Any program facing a list half as long in double the timeframe would be taken aback, and for the Devils, the happenings since Halloween are a source of true horror.
The events have not only taken a fan and alumni base that is annually on edge and run their hearts through an emotional meat grinder, but it's also begun to paint the Sun Devils in a negative national light. For a school that has long been labeled as a "sleeping giant", such exposure is equivalent to an Ambien.
The athletic department made "It's time" the battle cry coming into this season. And indeed, it's time.
It's time to burn it all down so it can be built back up.
The culture of mediocrity has become the disease in Tempe, resulting in the list of symptoms above, and the leadership has been all too willing to continue the illness by refusing to take decisive action. In sports, business and life in general, success comes to those who act. For far too long, the athletic department has been in a reactionary mode.
The hiring of a disciplinarian coach in Graham was a good first step, but the problems are far more than at the coaching or even player level.

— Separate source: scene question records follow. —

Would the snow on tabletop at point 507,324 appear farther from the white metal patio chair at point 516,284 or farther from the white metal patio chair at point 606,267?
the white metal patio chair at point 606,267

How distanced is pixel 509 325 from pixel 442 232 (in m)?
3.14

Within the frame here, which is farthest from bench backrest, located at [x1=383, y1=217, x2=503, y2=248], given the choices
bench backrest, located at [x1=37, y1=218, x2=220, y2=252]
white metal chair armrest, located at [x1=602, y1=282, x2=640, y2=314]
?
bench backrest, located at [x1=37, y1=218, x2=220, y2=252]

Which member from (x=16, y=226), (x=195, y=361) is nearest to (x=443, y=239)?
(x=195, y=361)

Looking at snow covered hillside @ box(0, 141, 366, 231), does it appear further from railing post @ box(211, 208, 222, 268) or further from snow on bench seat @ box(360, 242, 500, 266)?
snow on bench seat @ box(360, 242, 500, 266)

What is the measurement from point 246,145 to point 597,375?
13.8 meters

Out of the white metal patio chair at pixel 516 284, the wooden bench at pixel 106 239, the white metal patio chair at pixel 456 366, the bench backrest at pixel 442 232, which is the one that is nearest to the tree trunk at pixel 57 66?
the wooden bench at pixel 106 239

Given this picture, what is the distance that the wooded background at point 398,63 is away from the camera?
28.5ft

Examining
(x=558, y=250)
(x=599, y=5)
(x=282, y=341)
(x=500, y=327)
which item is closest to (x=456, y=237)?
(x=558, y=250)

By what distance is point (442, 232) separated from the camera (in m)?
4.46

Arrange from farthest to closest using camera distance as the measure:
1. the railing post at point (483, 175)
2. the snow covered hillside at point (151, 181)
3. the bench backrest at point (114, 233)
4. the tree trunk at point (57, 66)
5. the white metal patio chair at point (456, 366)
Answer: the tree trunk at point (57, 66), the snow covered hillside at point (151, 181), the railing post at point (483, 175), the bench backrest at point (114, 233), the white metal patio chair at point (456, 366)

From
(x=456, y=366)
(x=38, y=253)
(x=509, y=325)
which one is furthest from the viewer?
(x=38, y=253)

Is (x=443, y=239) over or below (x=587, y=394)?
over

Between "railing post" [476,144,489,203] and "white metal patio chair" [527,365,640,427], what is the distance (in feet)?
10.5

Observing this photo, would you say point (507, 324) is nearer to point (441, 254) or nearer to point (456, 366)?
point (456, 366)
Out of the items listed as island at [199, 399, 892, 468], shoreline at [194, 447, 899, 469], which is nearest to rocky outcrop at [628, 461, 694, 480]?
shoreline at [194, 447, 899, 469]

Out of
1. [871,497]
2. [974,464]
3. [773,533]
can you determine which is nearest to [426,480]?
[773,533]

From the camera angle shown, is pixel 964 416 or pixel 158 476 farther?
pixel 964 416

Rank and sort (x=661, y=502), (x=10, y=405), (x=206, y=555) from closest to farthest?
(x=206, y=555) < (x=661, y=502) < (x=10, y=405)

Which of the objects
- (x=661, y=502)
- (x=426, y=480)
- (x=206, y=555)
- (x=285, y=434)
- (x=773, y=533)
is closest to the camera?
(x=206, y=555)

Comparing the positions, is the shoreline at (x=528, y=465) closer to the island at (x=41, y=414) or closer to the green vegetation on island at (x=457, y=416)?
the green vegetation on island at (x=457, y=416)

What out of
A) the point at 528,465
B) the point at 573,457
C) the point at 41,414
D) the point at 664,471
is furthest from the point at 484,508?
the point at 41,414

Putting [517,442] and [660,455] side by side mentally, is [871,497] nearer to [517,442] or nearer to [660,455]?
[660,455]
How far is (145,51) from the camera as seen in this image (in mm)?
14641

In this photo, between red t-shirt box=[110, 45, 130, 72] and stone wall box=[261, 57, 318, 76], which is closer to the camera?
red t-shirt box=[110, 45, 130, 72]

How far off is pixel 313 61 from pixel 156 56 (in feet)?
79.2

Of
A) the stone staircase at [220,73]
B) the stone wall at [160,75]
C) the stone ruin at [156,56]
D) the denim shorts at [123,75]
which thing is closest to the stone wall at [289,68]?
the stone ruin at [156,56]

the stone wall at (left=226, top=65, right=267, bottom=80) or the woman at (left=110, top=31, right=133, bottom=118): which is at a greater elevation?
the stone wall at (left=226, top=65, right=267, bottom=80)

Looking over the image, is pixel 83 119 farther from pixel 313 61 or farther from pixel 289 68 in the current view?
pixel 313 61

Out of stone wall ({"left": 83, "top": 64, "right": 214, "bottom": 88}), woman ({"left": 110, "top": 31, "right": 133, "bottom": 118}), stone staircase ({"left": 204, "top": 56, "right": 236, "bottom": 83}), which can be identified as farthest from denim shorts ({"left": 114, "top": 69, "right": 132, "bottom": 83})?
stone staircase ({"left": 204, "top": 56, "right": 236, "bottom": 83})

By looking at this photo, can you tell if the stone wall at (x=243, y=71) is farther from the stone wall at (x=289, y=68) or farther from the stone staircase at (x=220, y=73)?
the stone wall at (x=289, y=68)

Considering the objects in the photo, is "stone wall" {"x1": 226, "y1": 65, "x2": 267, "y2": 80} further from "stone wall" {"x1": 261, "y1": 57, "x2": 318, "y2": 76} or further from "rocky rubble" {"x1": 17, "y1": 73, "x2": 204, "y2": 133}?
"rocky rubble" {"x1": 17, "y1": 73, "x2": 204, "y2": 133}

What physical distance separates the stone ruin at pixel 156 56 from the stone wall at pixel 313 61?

To fully rectify these continual and chronic woes, wholesale and radical changes must be made, and it starts at the top.
The coaching search illustrated for many the failure of the power structure to operate effectively. Lisa Love, the Vice President of Athletics, presumably should have led the search, yet the school's Chief Operating Office Steve Patterson and university President Michael Crow seemed to ultimately have greater say in the process. This ineffective Triumvirate drew the ire of fans and boosters and came to personify the disillusionment many were feeling with the school.
For Love, the search became the latest in a long line of incidents that many point to as evidence as change needs to be made. The two revenue generating programs of the school have been stagnant under her watch, which began in 2005. Six years later, they are no closer to national prominence.
This column is not advocating the firing of anyone. It's pushing for a dramatic change up top, because the current model is broken beyond what coaching changes can fix.
New perspectives must be brought in, responsibilities must change hands and risks must be taken. Difficult decisions must be made, feelings must be hurt and an butts must be kicked. But more than anything, the people at the top must be committed to winning and take the steps necessary to become consistent winners. That will be the hardest pill for the administration to swallow.
Yet that's exactly what Dr. Sparky ordered, because if left untreated, ASU's disease will be terminal.